Joe Morgenstern from The Wall Street Journal had one of the better reviews in an absolute sea of bad ones.
“More stupefying follies may come, but it’s impossible to imagine how they’ll beat this one for staggering idiocy, fatuousness or pretension.”
Simon Braund from Empire Magazine was a bit more direct in his take.
“Torture. Impossible to imagine how it could’ve been worse.”

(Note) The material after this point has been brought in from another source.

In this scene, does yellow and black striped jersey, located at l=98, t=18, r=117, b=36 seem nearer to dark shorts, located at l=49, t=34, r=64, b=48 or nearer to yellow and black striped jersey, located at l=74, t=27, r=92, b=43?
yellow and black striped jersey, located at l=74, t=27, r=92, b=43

Affleck, who seems to be everywhere these past few months, recently spoke with Entertainment Weekly about whether he knew what kind of movie he was making. Apparently, he did. As he reflected:
“But even movies like The Sum of All Fears that worked commercially but didn’t have any depth to them, I didn’t do anything particularly interesting in them. [Gigli] didn’t work and we did five weeks of reshoots, which we knew were not gonna work. It was a movie that didn’t work … Interestingly, I learned more about directing on that movie than anything else because Marty is a brilliant director, really gifted. It’s not like it’s worse than all… there’s a bunch of horrible movies and in terms of losing money, I’ve had five movies — at least! — that have lost more money than Gigli has.”
Sure he’s had five more movies that lost more money, but can anyone name them? In a dystopian world 200 years in the future, humans will look back and wonder when everything started to go south. They’re going to point to 2003 and the world-altering event that was Gigli.